Task prompt —
Exactly as written, quote every line that follows, skipping the images.

Excerpts of spatial question data:

__________

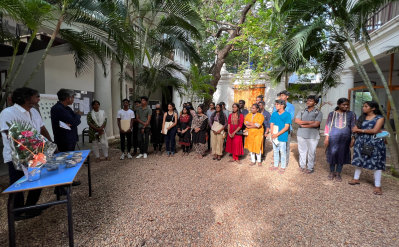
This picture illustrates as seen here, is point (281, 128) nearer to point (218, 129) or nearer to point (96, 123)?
point (218, 129)

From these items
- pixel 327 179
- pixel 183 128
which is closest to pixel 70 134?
pixel 183 128

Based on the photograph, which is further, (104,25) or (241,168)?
(241,168)

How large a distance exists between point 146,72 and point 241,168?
15.3ft

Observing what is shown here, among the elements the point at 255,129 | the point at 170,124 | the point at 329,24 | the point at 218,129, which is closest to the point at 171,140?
the point at 170,124

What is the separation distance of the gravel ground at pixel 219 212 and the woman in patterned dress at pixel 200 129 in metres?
1.32

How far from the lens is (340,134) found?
12.1 feet

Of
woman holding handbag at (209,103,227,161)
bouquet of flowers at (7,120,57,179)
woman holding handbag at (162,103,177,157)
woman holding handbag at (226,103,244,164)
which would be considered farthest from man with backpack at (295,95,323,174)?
bouquet of flowers at (7,120,57,179)

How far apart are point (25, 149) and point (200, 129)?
13.1ft

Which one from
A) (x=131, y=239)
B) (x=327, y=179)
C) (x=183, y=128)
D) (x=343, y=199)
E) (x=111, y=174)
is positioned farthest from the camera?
(x=183, y=128)

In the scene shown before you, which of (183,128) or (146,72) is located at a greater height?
(146,72)

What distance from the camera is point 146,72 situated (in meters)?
6.93

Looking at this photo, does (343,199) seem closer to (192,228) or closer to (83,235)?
(192,228)

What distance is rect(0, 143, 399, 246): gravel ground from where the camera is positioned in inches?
88.4

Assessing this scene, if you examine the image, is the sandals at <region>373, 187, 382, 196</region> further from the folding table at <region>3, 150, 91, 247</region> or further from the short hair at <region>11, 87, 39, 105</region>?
the short hair at <region>11, 87, 39, 105</region>
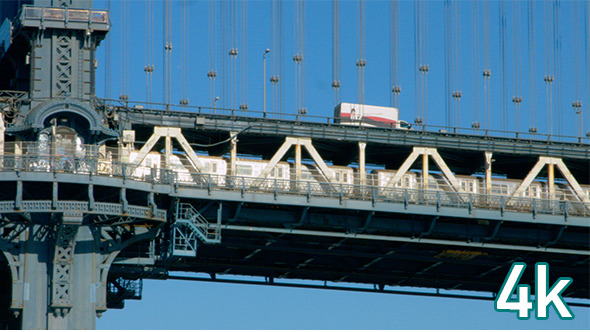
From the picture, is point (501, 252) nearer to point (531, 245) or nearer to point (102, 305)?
point (531, 245)

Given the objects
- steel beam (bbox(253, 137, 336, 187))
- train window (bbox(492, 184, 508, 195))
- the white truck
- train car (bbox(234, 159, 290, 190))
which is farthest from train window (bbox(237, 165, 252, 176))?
train window (bbox(492, 184, 508, 195))

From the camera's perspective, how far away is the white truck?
337ft

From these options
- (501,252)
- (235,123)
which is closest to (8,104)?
(235,123)

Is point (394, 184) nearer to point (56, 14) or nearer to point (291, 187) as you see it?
point (291, 187)

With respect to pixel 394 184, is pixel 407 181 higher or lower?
higher

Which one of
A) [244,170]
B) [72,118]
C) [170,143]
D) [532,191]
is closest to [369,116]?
[244,170]

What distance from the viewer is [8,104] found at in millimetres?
90625

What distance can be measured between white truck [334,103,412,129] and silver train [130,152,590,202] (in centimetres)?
391

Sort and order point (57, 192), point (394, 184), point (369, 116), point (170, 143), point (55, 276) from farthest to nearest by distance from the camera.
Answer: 1. point (369, 116)
2. point (394, 184)
3. point (170, 143)
4. point (57, 192)
5. point (55, 276)

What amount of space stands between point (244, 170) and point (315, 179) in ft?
17.3

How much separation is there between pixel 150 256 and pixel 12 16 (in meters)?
21.2

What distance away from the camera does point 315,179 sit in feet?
324

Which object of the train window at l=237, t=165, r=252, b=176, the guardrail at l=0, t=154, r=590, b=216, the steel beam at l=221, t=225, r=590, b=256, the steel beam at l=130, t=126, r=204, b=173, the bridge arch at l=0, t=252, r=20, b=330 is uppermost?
the steel beam at l=130, t=126, r=204, b=173

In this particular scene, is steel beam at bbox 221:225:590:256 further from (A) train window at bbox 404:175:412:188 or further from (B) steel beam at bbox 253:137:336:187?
(A) train window at bbox 404:175:412:188
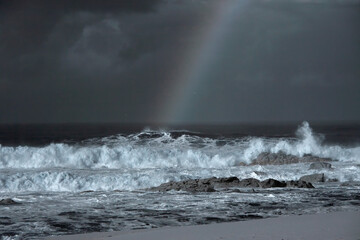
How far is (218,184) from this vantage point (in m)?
19.8

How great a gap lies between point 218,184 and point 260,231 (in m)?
8.08

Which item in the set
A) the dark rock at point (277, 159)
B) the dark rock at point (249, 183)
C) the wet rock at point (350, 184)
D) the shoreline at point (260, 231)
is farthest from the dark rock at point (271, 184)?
the dark rock at point (277, 159)

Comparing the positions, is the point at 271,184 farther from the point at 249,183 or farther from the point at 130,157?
the point at 130,157

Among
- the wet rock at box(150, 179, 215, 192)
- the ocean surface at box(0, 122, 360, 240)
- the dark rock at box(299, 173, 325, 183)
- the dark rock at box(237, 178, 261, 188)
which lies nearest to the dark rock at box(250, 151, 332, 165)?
the ocean surface at box(0, 122, 360, 240)

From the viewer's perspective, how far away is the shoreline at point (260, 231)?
1115cm

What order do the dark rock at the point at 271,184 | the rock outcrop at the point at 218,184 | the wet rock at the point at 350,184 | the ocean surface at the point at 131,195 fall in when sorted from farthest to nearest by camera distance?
the wet rock at the point at 350,184
the dark rock at the point at 271,184
the rock outcrop at the point at 218,184
the ocean surface at the point at 131,195

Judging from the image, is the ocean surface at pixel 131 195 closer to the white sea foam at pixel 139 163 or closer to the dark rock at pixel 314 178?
the white sea foam at pixel 139 163

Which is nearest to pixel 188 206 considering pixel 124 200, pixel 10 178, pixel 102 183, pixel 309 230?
pixel 124 200

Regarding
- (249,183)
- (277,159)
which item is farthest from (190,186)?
(277,159)

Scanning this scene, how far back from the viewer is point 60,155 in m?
32.9

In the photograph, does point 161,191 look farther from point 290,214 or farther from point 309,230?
point 309,230

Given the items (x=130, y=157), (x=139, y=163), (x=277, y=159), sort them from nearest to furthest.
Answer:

__________

In response —
This picture illustrates as seen here, is point (281, 128) nearer to point (218, 129) or nearer to point (96, 123)?
point (218, 129)

From these items
- pixel 327 179
- pixel 183 128
which is closest to pixel 70 134?
pixel 183 128

Based on the photograph, which is further, (104,25) or (241,168)?
(241,168)

How large a distance exists between point 146,72 and point 241,168?
15.3ft

Observing what is shown here, among the elements the point at 255,129 | the point at 170,124 | the point at 329,24 | the point at 218,129, which is closest to the point at 171,140?
the point at 170,124

What is the separation distance of the gravel ground at pixel 219 212 and the woman in patterned dress at pixel 200 129 in metres?
1.32

How far from the lens is (340,134) found?
12.1 feet

Of
woman holding handbag at (209,103,227,161)
bouquet of flowers at (7,120,57,179)
woman holding handbag at (162,103,177,157)
woman holding handbag at (226,103,244,164)
which would be considered farthest from man with backpack at (295,95,323,174)?
bouquet of flowers at (7,120,57,179)

How far apart are point (25, 149) and point (200, 129)?
13.1ft

Which one from
A) (x=131, y=239)
B) (x=327, y=179)
C) (x=183, y=128)
D) (x=343, y=199)
E) (x=111, y=174)
is positioned farthest from the camera?
(x=183, y=128)

In the scene shown before you, which of (183,128) or (146,72) is located at a greater height?
(146,72)

What distance from the camera is point 146,72 situated (in meters)?
6.93

Looking at this photo, does (343,199) seem closer to (192,228) or closer to (83,235)?
(192,228)

What distance is rect(0, 143, 399, 246): gravel ground from where the camera is positioned in inches?
88.4

Assessing this scene, if you examine the image, is the sandals at <region>373, 187, 382, 196</region> further from the folding table at <region>3, 150, 91, 247</region> or further from the short hair at <region>11, 87, 39, 105</region>?
the short hair at <region>11, 87, 39, 105</region>
From the picture, is point (501, 252) nearer to point (531, 245) or nearer to point (102, 305)?
point (531, 245)

Given the objects
- steel beam (bbox(253, 137, 336, 187))
- train window (bbox(492, 184, 508, 195))
- the white truck
- train car (bbox(234, 159, 290, 190))
which is farthest from train window (bbox(237, 165, 252, 176))?
train window (bbox(492, 184, 508, 195))

From the camera's perspective, how far away is the white truck?
337ft

From these options
- (501,252)
- (235,123)
which is closest to (8,104)?
(235,123)

Is point (394, 184) nearer to point (56, 14) or nearer to point (291, 187) as you see it?
point (291, 187)

With respect to pixel 394 184, is pixel 407 181 higher or lower?
higher

Which one of
A) [244,170]
B) [72,118]
C) [170,143]
D) [532,191]
is closest to [369,116]?
[244,170]

What distance from the viewer is [8,104] found at in millimetres?
90625

What distance can be measured between white truck [334,103,412,129] and silver train [130,152,590,202] (in centimetres)?
391

Sort and order point (57, 192), point (394, 184), point (369, 116), point (170, 143), point (55, 276) from farthest to nearest by distance from the camera.
Answer: 1. point (369, 116)
2. point (394, 184)
3. point (170, 143)
4. point (57, 192)
5. point (55, 276)

What amount of space stands between point (244, 170) and point (315, 179) in ft?
17.3

How much separation is there between pixel 150 256 and pixel 12 16 (in meters)?
21.2

What distance away from the camera does point 315,179 sit in feet?
324

Which object of the train window at l=237, t=165, r=252, b=176, the guardrail at l=0, t=154, r=590, b=216, the steel beam at l=221, t=225, r=590, b=256, the steel beam at l=130, t=126, r=204, b=173, the bridge arch at l=0, t=252, r=20, b=330 is uppermost?
the steel beam at l=130, t=126, r=204, b=173

In this particular scene, is steel beam at bbox 221:225:590:256 further from (A) train window at bbox 404:175:412:188 or further from (B) steel beam at bbox 253:137:336:187?
(A) train window at bbox 404:175:412:188
How far is (218,184) from this vantage point (in m)?
19.8

How great a gap lies between point 218,184 and point 260,231 (in m)?
8.08

Which item in the set
A) the dark rock at point (277, 159)
B) the dark rock at point (249, 183)
C) the wet rock at point (350, 184)
D) the shoreline at point (260, 231)
is farthest from the dark rock at point (271, 184)?
the dark rock at point (277, 159)

Comparing the positions, is the point at 271,184 farther from the point at 249,183 or farther from the point at 130,157?
the point at 130,157

Among
- the wet rock at box(150, 179, 215, 192)
- the ocean surface at box(0, 122, 360, 240)
- the dark rock at box(299, 173, 325, 183)
- the dark rock at box(237, 178, 261, 188)
which lies nearest to the dark rock at box(250, 151, 332, 165)?
the ocean surface at box(0, 122, 360, 240)

From the viewer's perspective, how far away is the shoreline at point (260, 231)?
1115cm

What order do the dark rock at the point at 271,184 | the rock outcrop at the point at 218,184 | the wet rock at the point at 350,184 | the ocean surface at the point at 131,195 fall in when sorted from farthest to nearest by camera distance?
the wet rock at the point at 350,184
the dark rock at the point at 271,184
the rock outcrop at the point at 218,184
the ocean surface at the point at 131,195

Judging from the image, is the ocean surface at pixel 131 195 closer to the white sea foam at pixel 139 163 or closer to the dark rock at pixel 314 178?
the white sea foam at pixel 139 163

Which is nearest to pixel 188 206 considering pixel 124 200, pixel 10 178, pixel 102 183, pixel 309 230?
pixel 124 200

Regarding
- (249,183)
- (277,159)
which item is farthest from (190,186)?
(277,159)

Scanning this scene, how far back from the viewer is point 60,155 in m?
32.9

In the photograph, does point 161,191 look farther from point 290,214 or farther from point 309,230?
point 309,230

Given the items (x=130, y=157), (x=139, y=163), (x=277, y=159), sort them from nearest to furthest.
Answer:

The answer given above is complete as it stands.